De même, le recul sur le paquet de cigarettes neutre nous paraît très négatif. La mise en place de ce dispositif dans d’autres pays a significativement réduit l’attractivité du paquet de cigarettes et des marques de tabac, et par là même l’envie de fumer, notamment chez les jeunes. On le sait, un tiers des fumeurs réguliers sont des jeunes.

Sur ces points, chacun a pris ses responsabilités ! Ces deux amendements sont pour nous inacceptables. Nous regrettons aussi fortement le rejet de la généralisation du tiers payant, dans une société en pleine crise, où les ruptures de situation sont rapides, imprévisibles et peuvent concerner tous les citoyens, y compris ceux qui se sentent à l’abri des difficultés.

En conclusion, le texte adopté en séance plénière présente des avancées, mais trois décisions concernant le tabac, l’alcool et le tiers payant font que nous ne pouvons pas le voter.
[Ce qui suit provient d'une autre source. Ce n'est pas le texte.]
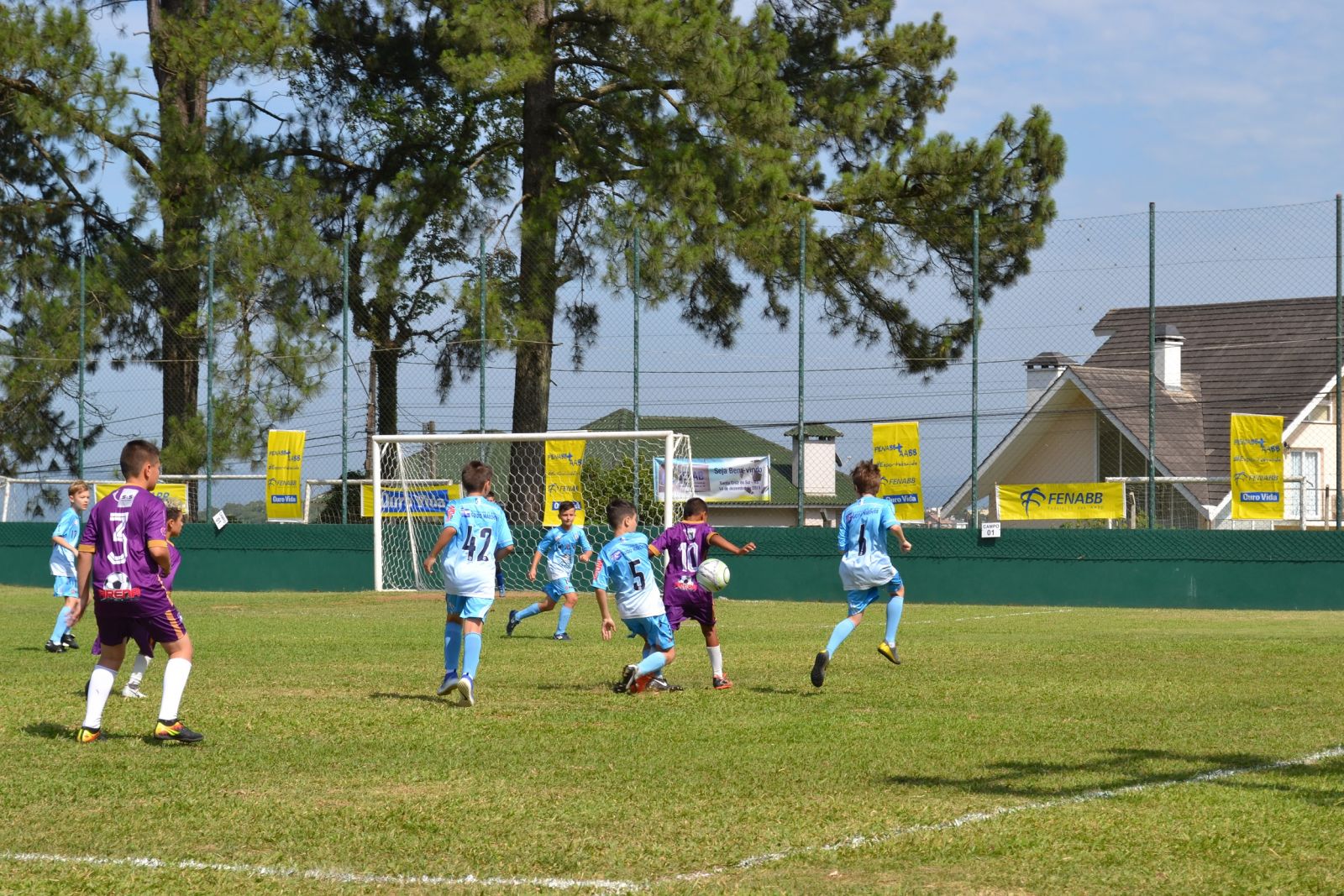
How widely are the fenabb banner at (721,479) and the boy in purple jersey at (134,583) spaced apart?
57.1 ft

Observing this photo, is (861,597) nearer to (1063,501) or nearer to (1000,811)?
(1000,811)

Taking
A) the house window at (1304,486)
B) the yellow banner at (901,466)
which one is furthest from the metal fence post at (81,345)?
the house window at (1304,486)

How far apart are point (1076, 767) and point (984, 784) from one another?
2.37 feet

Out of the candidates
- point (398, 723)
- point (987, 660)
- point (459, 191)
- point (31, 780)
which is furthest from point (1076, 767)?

Les écologistes se mobiliseront à l’Assemblée nationale pour maintenir ces avancées, mais aussi pour soutenir le rétablissement du tiers payant, de l’intégralité du dispositif de la loi Évin et de la mise en place du paquet neutre.

Le groupe écologiste du Sénat s’abstiendra. (Applaudissements sur les travées du groupe écologiste et du groupe socialiste et républicain.)